このような状態が続くと、筋肉は弾力性を失い、文字通り「硬く」なってしまいます。体の硬さは、肩こりや腰痛、首の痛みなどの直接的な不調だけでなく、疲労感の増大や、体の動きが悪くなることによる日常動作への影響にもつながることがあります。
体の硬さを感じたら、ぜひこれからご紹介する簡単セルフケアを試してみてください。オフィスや自宅で、座ったままでもできるものが中心です。
体の硬さを和らげる簡単セルフケア
体の硬さを感じやすい部位を中心に、休憩時間やスキマ時間にできるストレッチをご紹介します。それぞれのストレッチは、呼吸を止めずに行い、心地よい伸びを感じる範囲で行うことが大切です。
1. 首・肩周りのストレッチ
首や肩は、デスクワークで最も硬さを感じやすい部分です。 * 手順: 1. 椅子に座り、背筋を軽く伸ばします。 2. 右手を頭の上から左耳に添えます。 3. 息を吐きながら、頭をゆっくりと右側に倒します。左の首筋が伸びるのを感じましょう。 4. この姿勢で15〜20秒キープします。 5. ゆっくりと頭を戻し、反対側も同様に行います。 6. 左右それぞれ2〜3回繰り返します。 * ポイント: 肩がすくまないようにリラックスさせます。手で無理に引っ張らず、重さを利用するイメージで行いましょう。 * 効果: 首筋や肩の僧帽筋などを伸ばし、こわばりを和らげます。血行促進にもつながります。
2. 背中・体側のストレッチ
丸まりがちな背中や、同じ姿勢で固まりやすい体側を伸ばします。 * 手順: 1. 椅子に座り、両手を組んで頭の上に持ち上げます。手のひらは天井に向けます。 2. 息を吸って背筋を伸ばし、息を吐きながらゆっくりと上半身を右側に倒します。

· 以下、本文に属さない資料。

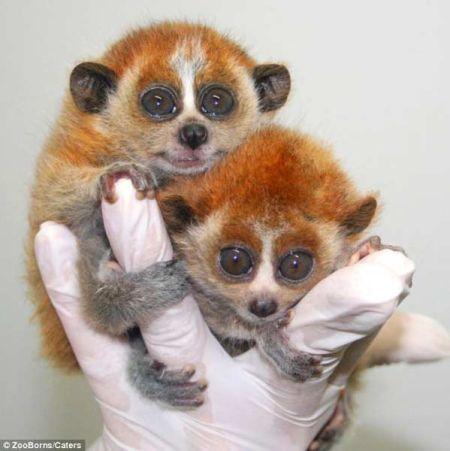 世界濒危动物宝宝照片秀 蜂猴幼崽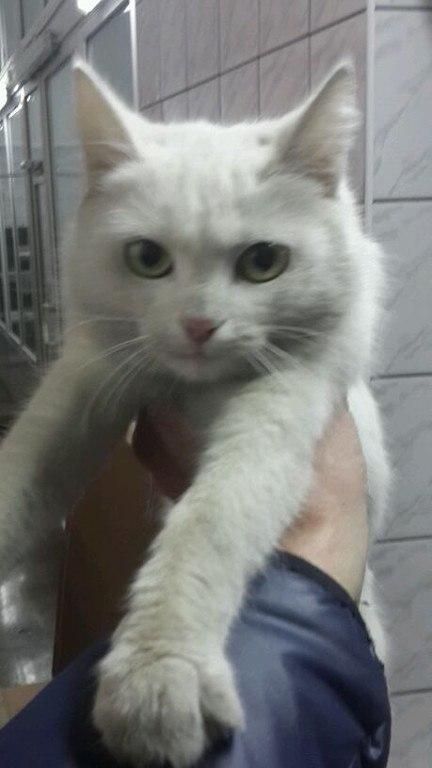 Кошка-путешественница прокатилась под бампером авто из Ставрополя в Невинномысск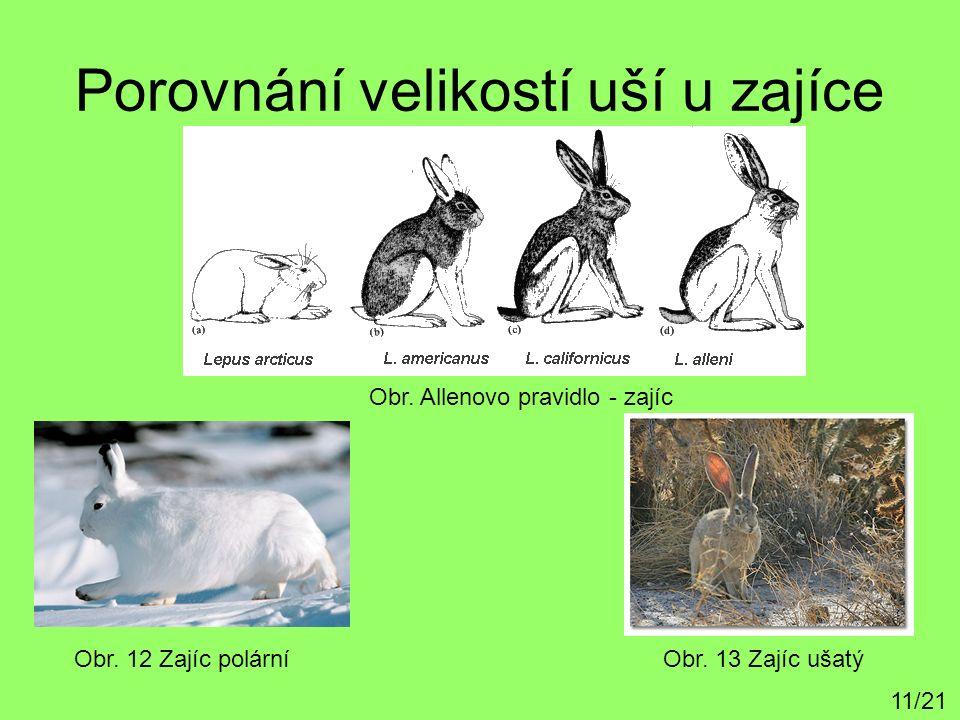 Porovnání velikostí uší u zajíce Obr. 12 Zajíc polárníObr. 13 Zajíc ušatý 11/21 Obr. Allenovo pravidlo - zajíc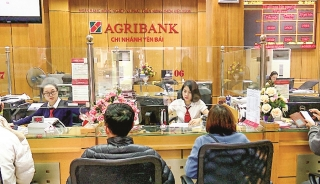 Agribank chi nhánh Yên Bái: Triển khai nhiều giải pháp hỗ trợ khách hàng
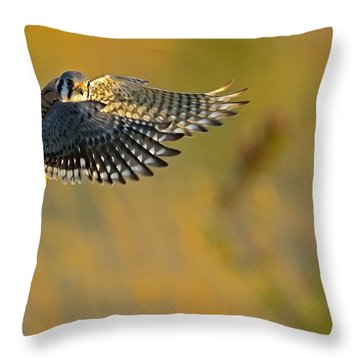 Kestrel Takes Flight Throw Pillow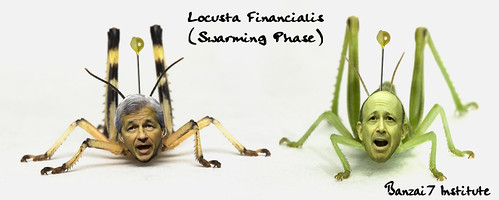 LOCUSTA FINANCIALIS by Colonel Flick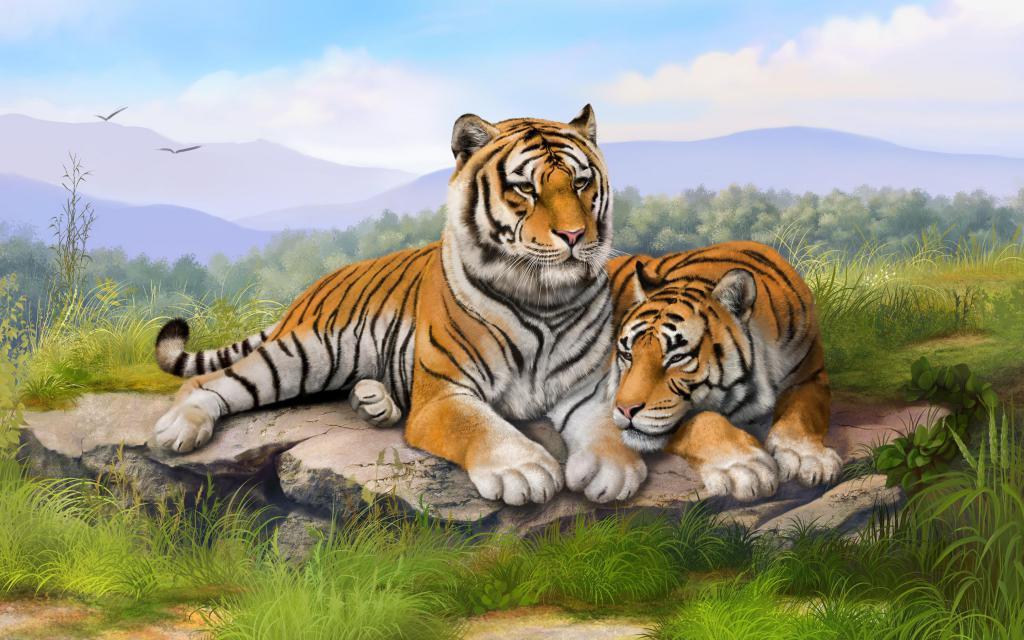 Совместимость Тигров в любви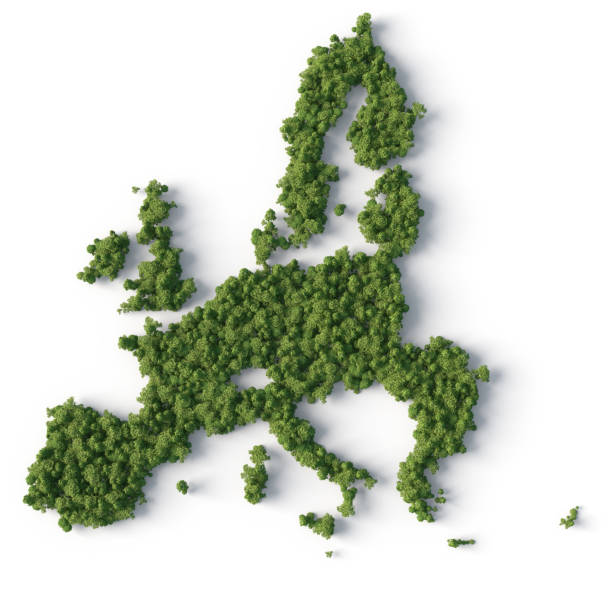 Forest in europe union map shape stock photo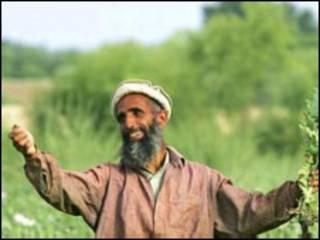 افغان بزګر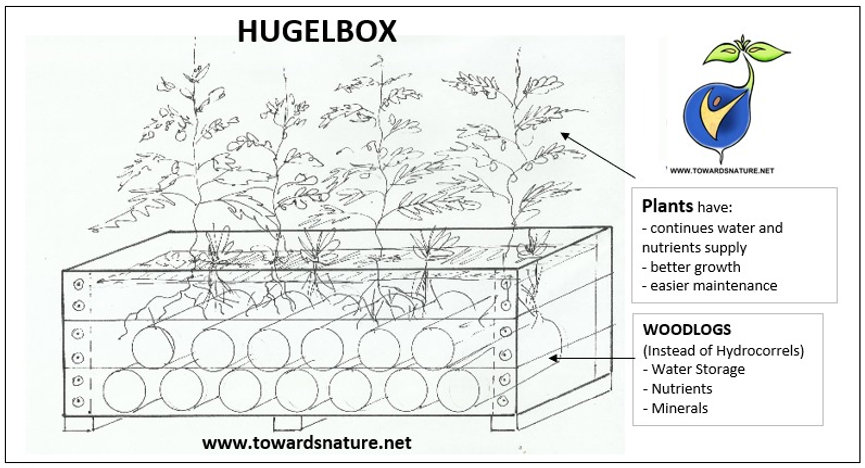 Hugelbox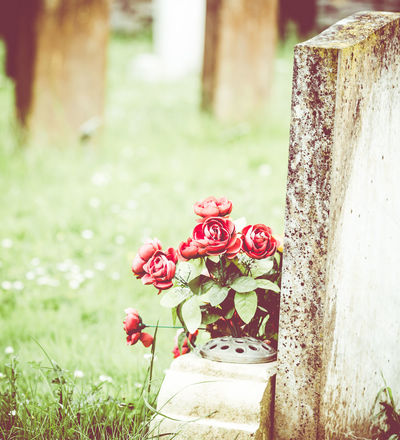 St Marys Churchyard Burial Plot Church Death Grave Launton Solitary St Marys Church Close-up Daiseys Day End Flowers Grass Graves Graveyard Historic Mourn No People Passing Red Roses Stone
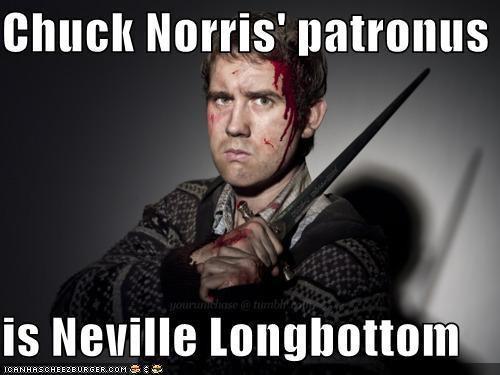 Chuck Norris' Patronus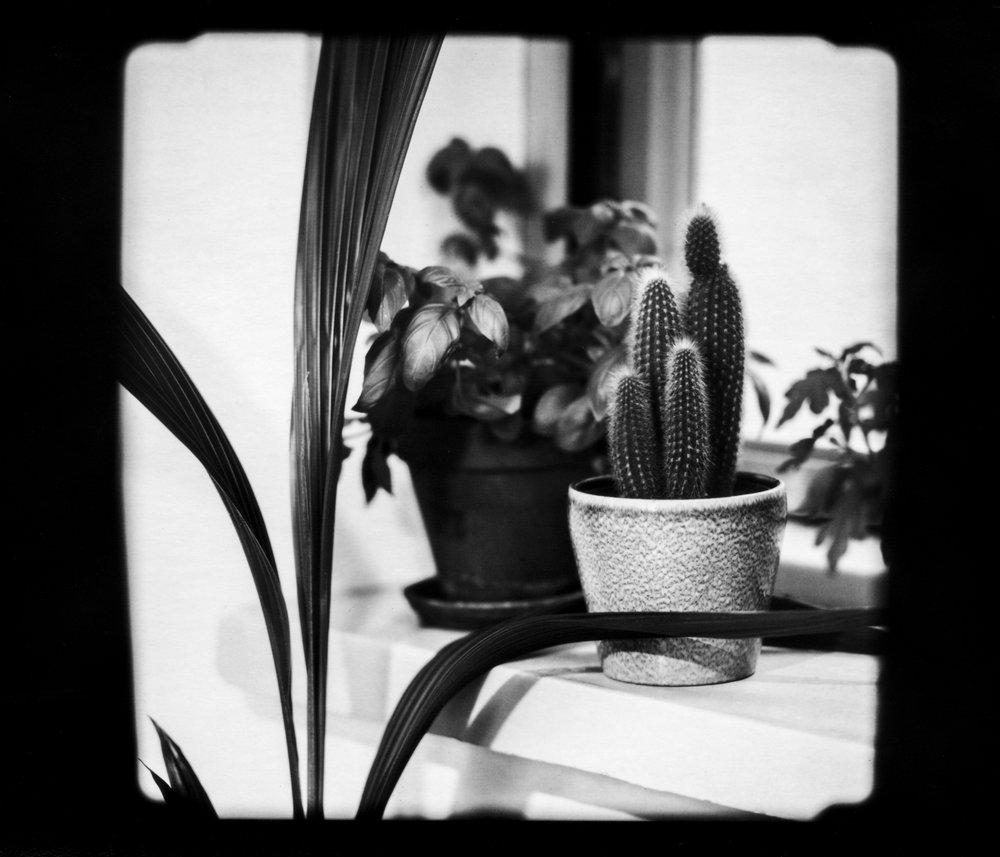 07 cactus.jpg
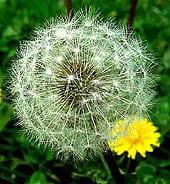 dandelion-control15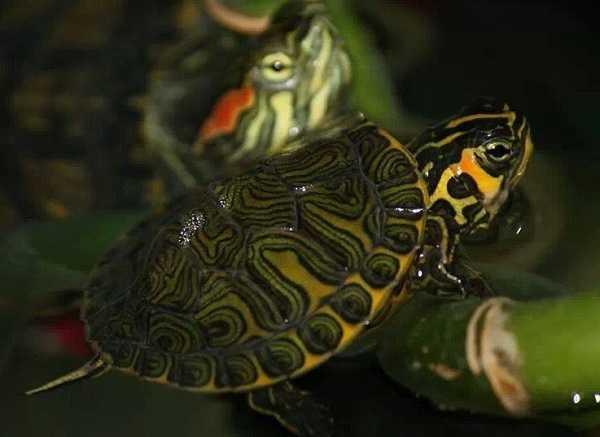 Cosa mangiano le tartarughe d 39 acqua dolce idee green for Tartarughe di acqua dolce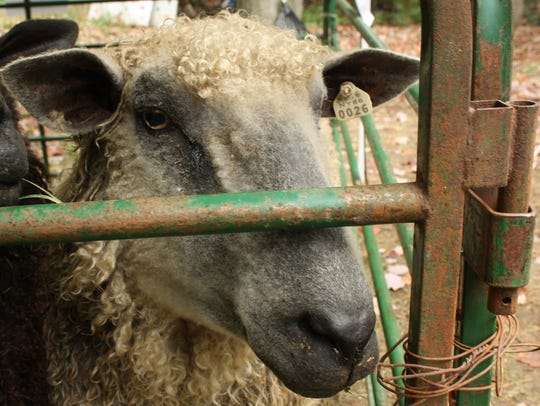 """""""Arnold the Most Excellent Sheep"""" is one of Nyala Farm's"""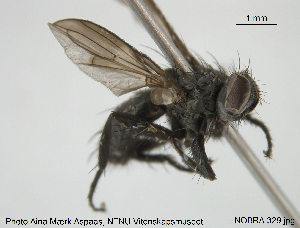 (Stevenia - NOBRA 329)  @14 [ ] CreativeCommons - Attribution Non-Commercial Share-Alike (2015) NTNU University Museum, Department of Natural History NTNU University Museum, Department of Natural History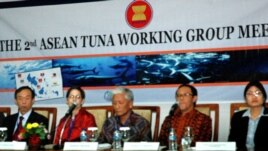 Pertemuan kelompok kerja tuna ASEAN di Yogyakarta diikuti oleh Malaysia, Singapura, Vietnam, Brunei, Filipina, Thailand, Burma, Laos, Kamboja dan Indonesia sebagai tuan rumah (31/5).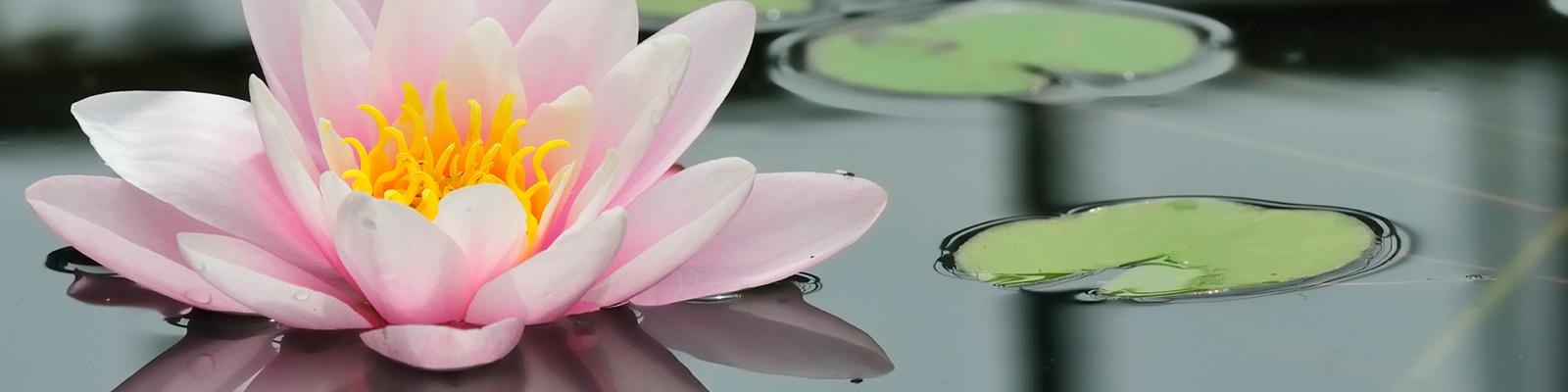 slide-lotus-2
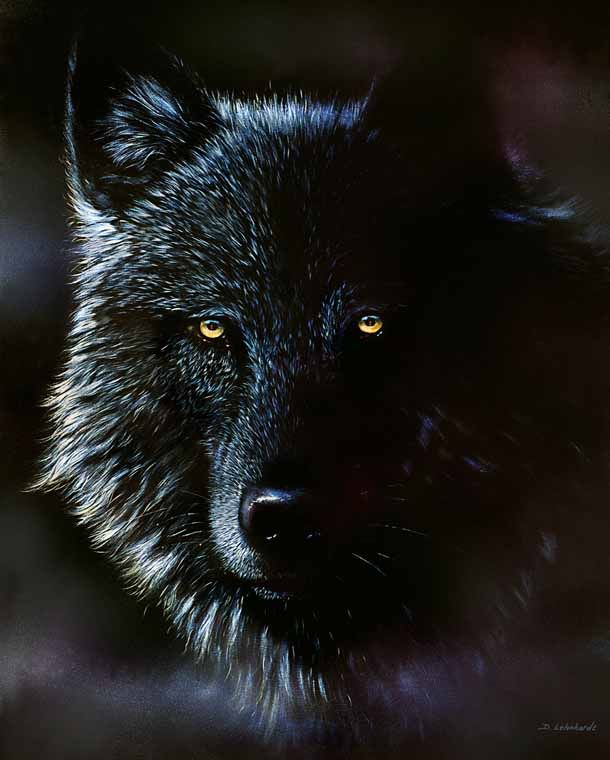 Black Wolf If You Look Close
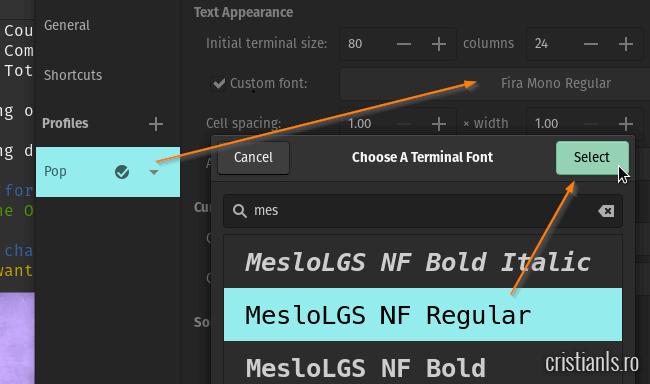 MesloLGS NF Regular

左の体側(脇腹あたり)が伸びるのを感じましょう。 3. この姿勢で15〜20秒キープします。 4. ゆっくりと体を起こし、反対側も同様に行います。 5. 左右それぞれ2〜3回繰り返します。 * ポイント: お尻が椅子から浮かないように注意します。倒す際に背中が丸まらないように、上に引き上げながら行う意識を持ちましょう。 * 効果: 広背筋や体側の筋肉を伸ばし、背中の丸まりや体側の硬さを和らげます。
3. 股関節・太もも裏のストレッチ
座りっぱなしで縮みやすい股関節周りや、硬くなりがちな太もも裏を伸ばします。 * 手順(座ったまま): 1. 椅子に浅めに座り、右足を前に伸ばしてかかとを床につけます。つま先は天井に向けます。 2. 背筋を伸ばし、股関節から体を前に倒していきます。太ももの裏側が伸びるのを感じましょう。 3. この姿勢で15〜20秒キープします。 4. ゆっくりと体を起こし、反対側も同様に行います。 5. 左右それぞれ2〜3回繰り返します。 * 手順(可能であれば立ち上がって): 1. 椅子の背もたれなどにつかまり、姿勢を安定させます。 2. 右足を一歩後ろに引き、かかとを床につけたまま膝を軽く曲げます。左足は前に出し、膝を軽く曲げます(ランジのような姿勢)。 3. 骨盤を立てるように意識し、右の股関節の前側(太ももの付け根あたり)が伸びるのを感じます。 4. この姿勢で15〜20秒キープします。 5. ゆっくりと体を戻し、反対側も同様に行います。 6. 左右それぞれ2〜3回繰り返します。 * ポイント: 座ったまま行う場合は、背中が丸まらないように注意します。立ったまま行う場合は、腰を反らしすぎないように、お腹を軽く引き締めて行いましょう。 * 効果: 股関節前面の腸腰筋や、太もも裏側のハムストリングスを伸ばし、骨盤周りの硬さを和らげます。
体の硬さを予防する日常の習慣・意識
セルフケアだけでなく、日頃の習慣も体の硬さの予防に重要です。
- こまめな休憩を取り、体を動かす: 1時間に一度は席を立ち、軽く歩いたり、伸びをしたりする時間を作りましょう。短時間でも姿勢を変え、筋肉を動かすことが大切です。
- 座り姿勢を見直す: 深く腰掛け、骨盤を立てるように座ることを意識しましょう。足の裏を床につけ、膝は約90度になるように椅子の高さを調整します。デスクと体の距離も適切に保ち、猫背にならないように注意しましょう。ただし、完璧な姿勢を長時間維持することは難しいため、時々姿勢を変えることも重要です。
- 水分をこまめに摂取する: 体の水分が不足すると、筋肉や組織の柔軟性が失われやすくなります。意識的に水分を摂りましょう。
- 入浴で体を温める: シャワーだけでなく、湯船にゆっくり浸かることで、筋肉がリラックスし、血行が促進されます。一日の体の硬さを和らげるのに効果的です。
まとめ
長時間の座り仕事による体の硬さは、多くの不調の原因となり得ます。今回ご紹介した首・肩、背中・体側、股関節・太もも裏の簡単なストレッチは、デスクワークの合間や休憩時間に手軽に行うことができます。
これらのセルフケアに加え、こまめな休憩や適切な姿勢の意識、水分補給や入浴といった日頃の習慣を見直すことが、体の硬さの予防につながります。
体の硬さを放置せず、日々のセルフケアや習慣で、快適な座り仕事環境を維持していきましょう。継続することで、きっと体の変化を感じられるはずです。